6:46 – 8:59 | What the BALANCE model does Zvenyach explains the Medicaid-focused BALANCE model, which pairs GLP-1 access with a lifestyle support program at a negotiated $245 price, and notes the Medicare arm was recently split off into a separate program.

8:59 – 10:32 | BALANCE vs. the GLP-1 Bridge The two programs share the same negotiated price and nearly identical clinical criteria, Zvenyach says, but are now split by population: Bridge covers Medicare from July 2026 through 2027, while BALANCE is a voluntary program for state Medicaid plans.

10:32 – 12:30 | Eligibility and the physician's role GLP-1 access won't be automatic. Zvenyach explains that clinicians must attest a patient meets BMI-based criteria, giving physicians a central role in identifying candidates for the programs.

12:30 – 13:21 | P2 Management Minute Keith Reynolds shares practice management tips and invites listeners to submit their own workflow ideas.

13:21 – 14:50 | Will there be enough time to prove it works? With Bridge set to run only through 2027, Zvenyach explains CMS's plan to gather outcomes and cost data and potentially fold it into BALANCE in 2028, though carrying it forward depends on insurers opting in.

14:50 – 17:31 | Why covering these drugs is a policy shift Responding to the long debate over whether Medicare and Medicaid should pay for GLP-1 drugs, Zvenyach explains how prior administrations read the statute as barring coverage of "weight loss drugs," and argues these are obesity treatments, with weight loss being an outcome rather than the disease itself.

17:31 – 19:47 | The drug pricing problem Zvenyach summarizes the OAC's stance on antiobesity drug pricing: costs have fallen over the past 12 to 18 months, but coverage still isn't part of most standard benefits, leaving many patients unable to afford treatment even through alternative programs.

19:47 – 21:34 | Where compounded GLP-1s fit in Zvenyach frames the rise of compounded GLP-1 drugs as a symptom of system failure, and urges patients to weigh the different safety and risk profile of compounded versus FDA-approved products while the OAC works to close the coverage gaps that push people toward them.

21:34 – 23:15 | The role of surgery Zvenyach makes the case for the full continuum of obesity care, including metabolic and bariatric surgery and newer endoscopic procedures, noting many patients need more than one type of intervention over the course of their treatment.

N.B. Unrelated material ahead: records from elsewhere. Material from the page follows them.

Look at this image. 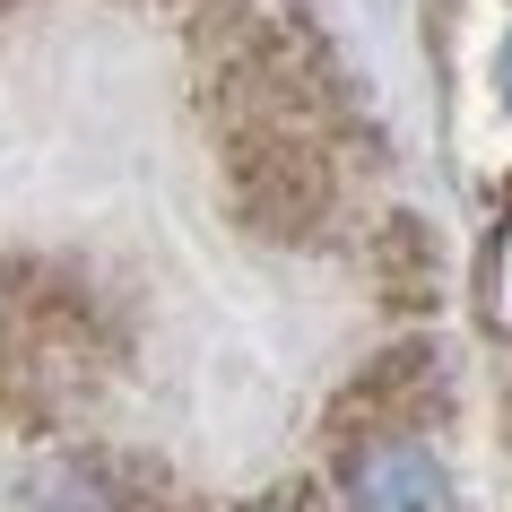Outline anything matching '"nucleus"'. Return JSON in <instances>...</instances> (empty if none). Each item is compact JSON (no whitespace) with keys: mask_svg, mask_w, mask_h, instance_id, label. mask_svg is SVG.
<instances>
[{"mask_svg":"<svg viewBox=\"0 0 512 512\" xmlns=\"http://www.w3.org/2000/svg\"><path fill=\"white\" fill-rule=\"evenodd\" d=\"M339 495H348V512H460L452 469L434 460V443L417 426L356 434L339 452Z\"/></svg>","mask_w":512,"mask_h":512,"instance_id":"nucleus-1","label":"nucleus"},{"mask_svg":"<svg viewBox=\"0 0 512 512\" xmlns=\"http://www.w3.org/2000/svg\"><path fill=\"white\" fill-rule=\"evenodd\" d=\"M35 504H44V512H139L131 486L113 478V469H87V460L44 469V478H35Z\"/></svg>","mask_w":512,"mask_h":512,"instance_id":"nucleus-2","label":"nucleus"},{"mask_svg":"<svg viewBox=\"0 0 512 512\" xmlns=\"http://www.w3.org/2000/svg\"><path fill=\"white\" fill-rule=\"evenodd\" d=\"M495 87H504V105H512V35H504V53H495Z\"/></svg>","mask_w":512,"mask_h":512,"instance_id":"nucleus-4","label":"nucleus"},{"mask_svg":"<svg viewBox=\"0 0 512 512\" xmlns=\"http://www.w3.org/2000/svg\"><path fill=\"white\" fill-rule=\"evenodd\" d=\"M495 322L512 330V226H504V243H495Z\"/></svg>","mask_w":512,"mask_h":512,"instance_id":"nucleus-3","label":"nucleus"}]
</instances>
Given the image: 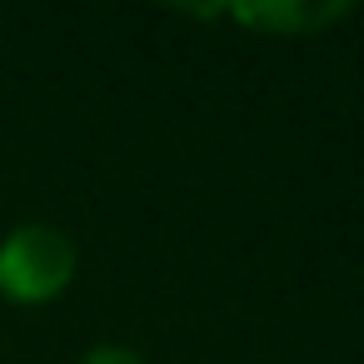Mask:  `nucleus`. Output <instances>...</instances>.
<instances>
[{
	"mask_svg": "<svg viewBox=\"0 0 364 364\" xmlns=\"http://www.w3.org/2000/svg\"><path fill=\"white\" fill-rule=\"evenodd\" d=\"M75 279V240L55 225H21L0 245V294L16 304H46Z\"/></svg>",
	"mask_w": 364,
	"mask_h": 364,
	"instance_id": "obj_1",
	"label": "nucleus"
},
{
	"mask_svg": "<svg viewBox=\"0 0 364 364\" xmlns=\"http://www.w3.org/2000/svg\"><path fill=\"white\" fill-rule=\"evenodd\" d=\"M80 364H145L135 349H125V344H100V349H90Z\"/></svg>",
	"mask_w": 364,
	"mask_h": 364,
	"instance_id": "obj_3",
	"label": "nucleus"
},
{
	"mask_svg": "<svg viewBox=\"0 0 364 364\" xmlns=\"http://www.w3.org/2000/svg\"><path fill=\"white\" fill-rule=\"evenodd\" d=\"M339 16H349V6H235V21L255 31H284V36L319 31L324 21H339Z\"/></svg>",
	"mask_w": 364,
	"mask_h": 364,
	"instance_id": "obj_2",
	"label": "nucleus"
}]
</instances>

23:15 – 26:21 | Weight bias, stigma and people-first language In her closing thoughts, Zvenyach points to weight bias and stigma as the root of many barriers, from exclusionary policy language to how exam rooms are equipped, and calls for people-first language and more respectful media representation.

26:21 – End | Outro Austin Littrell thanks the guest and wraps the episode.